**Requirement 1:**
Please return everything in the EasyVR speech synthesis text below, from "For the second" down to "EasyVR flash memory.", copied word for word.
**Requirement 2:**
Resume the EasyVR speech synthesis text, picking up right after its last sentence.

Using Speech Synthesis with Speech Recognition

For the second demo which took a bit more work, several appropriate computer voice response *.wav files were obtained on the web. Using Audacity, the *.wav files were converted to the correct sample rate for use in the Quick Synthesis tool. In Quick Synthesis, the audio files were compressed to a low data rate. The default compression technique was used and there are also quite a few others to select from with different size and quality trade offs. Then using the EasyVR GUI tool download option, the new sound table with the compressed audio files was programmed into the EasyVR flash memory.

For a more advanced demo, code was written to use speech synthesis output for vocal user prompts, SI (speaker independent) recognition for the LEDs, and a new SD (speaker dependent) word, mbed, for use as a password. In the EasyVR GUI, the train option was used to add the new SD word, mbed.

Mbed EasyVR Speech Synthesis and Recognition Demo

This second demo shows the EasyVR doing both speech synthesis and speech recognition. Speech synthesis plays compressed *.wav files from its flash memory on an 8 ohm speaker. Speech recognition includes a new speaker dependent word, mbed, that is based on a training sample from the user, and the built-in speaker independent numbers (0...10) that will work with any speaker without training. In the video, after logging on with the password of “mbed”, it prompts for a command code number. The numbers 1…4 will toggle the four built-in LEDs on mbed. Note that when an invalid number is spoken (i.e., not 0...10) it prompts the user to “restate the command”. Each successful recognition is “acknowledged”.

Import program EasyVR_SRSSDemo

EasyVR Speech Recogniton and Speech Synthesis Demo

To run the demo, you will also need to download the new sound table project to flash, and add and then train the password (mbed) in Group 1 using the EasyVR GUI. A zip file of the sound table project is available here

Ideas for Further work

Keep in mind that noise, distance from the microphone, and variations in the way words are spoken will all impact the accuracy of any speech recognition system. There is even a variation in the way an individual speaker says the same word from day to day.

**Data provided:**
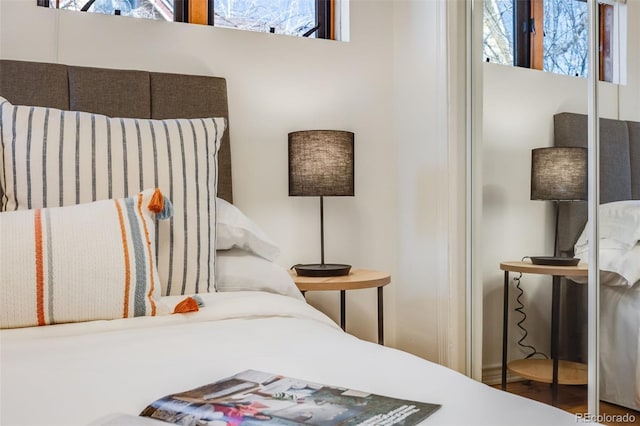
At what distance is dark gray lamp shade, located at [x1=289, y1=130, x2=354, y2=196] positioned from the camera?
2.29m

---

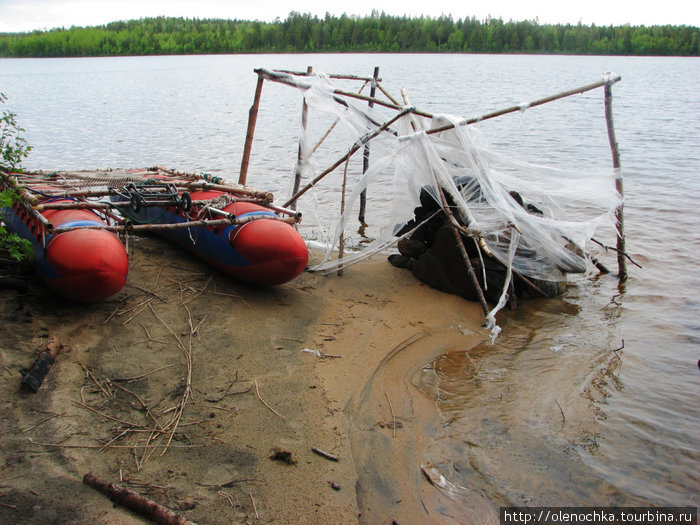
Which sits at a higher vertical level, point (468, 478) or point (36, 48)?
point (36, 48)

**Exercise answer 1:**
For the second demo which took a bit more work, several appropriate computer voice response *.wav files were obtained on the web. Using Audacity, the *.wav files were converted to the correct sample rate for use in the Quick Synthesis tool. In Quick Synthesis, the audio files were compressed to a low data rate. The default compression technique was used and there are also quite a few others to select from with different size and quality trade offs. Then using the EasyVR GUI tool download option, the new sound table with the compressed audio files was programmed into the EasyVR flash memory.

**Exercise answer 2:**
Users can develop speaker dependent (i.e., trained for one speaker based on samples) recognition words with the EasyVR GUI tool that comes with the EasyVR module. For users that want to develop their own custom speaker independent (i.e., works for any speaker) recognition words, additional software is needed from Sensory (Quick T2SI) that does not come with the module. The larger and more expensive VoiceGP DK-T2SI board comes with this additional software.

There are some open source text-to-speech synthesis tools such as Espeak that produce computer generated speech, and the speech output can be saved as *.wav files, but they require a fairly large amount of memory and some file space. They could be used to generate a computer sounding voice for the EasyVR module offline by saving the *.wav files, if you did not want to use human speech. Recorded human speech is typically easier to understand. There are also several open source speech recognition programs available for embedded devices such as PocketSphinx.

The password group in the EasyVR tool uses SV (speaker verification) and requires a more precise match. It must be trained under similar conditions (environment noise and distance from microphone). Speaker verification technology uses word-spotting techniques to dramatically enhance password biometric accuracy in noisy environments

Another interesting project would be to use the EasyVR for voice control of a robot such as the Roomba or iCreate. It has a built-in speaker independent vocabulary for robot movement, and this is the one of the primary target markets for the device.

furby
The 2005 Furby with a Sensory VR IC

In case you missed them, this video of a 2005 Furby II shows the toy's built-in speech recognition and synthesis capabilites. The software from Sensory can also keep track of when the mouth should move (called lipsync in the tool).

Similar software is available from Sensory for ARM cores and can be licensed for use in commercial products.

Recent demo of Sensory Software on a phone with a GPS application

Toy dog, Talking Clock, and Bluetooth headset demo

14 comments on EasyVR:

Martin Smith

# 06 May 2011

This looks like it could be a lot of fun - good find Jim!

Daniel Garden

# 09 May 2011

Do you have a link to project information about the furby shown in the video.

I have a furby and would like to play with the facial movements. Unfortunately I have found that everything runs off one reversible motor, so all the movements work in one rotation. I am not sure exactly were to start with it and that video is exactly what I'm looking for.

jim hamblen

# 10 May 2011

The Furby in the video is just a demo of the 2005 ones.

I saw a breakdown for the first ones on the web - I think it was called a "Furby autopsy" and another one was "hack Furby." We took one apart recently in the lab and you are right - it is a bit of a mechanical nightmare for the facial movements.

P.S. There is also a "microwave furby" web video

Martin Smith

# 10 May 2011

I'm a bit confused about the sentence:

Quote:

For users that want to develop their own custom speaker independent recognition words, additional software is needed from Sensory (Quick T2SI) that does not come with the module.

Does this mean you can only use certain words with the basic module? Could I get the mbed to turn on an LED if I said the word "Sausages" for example?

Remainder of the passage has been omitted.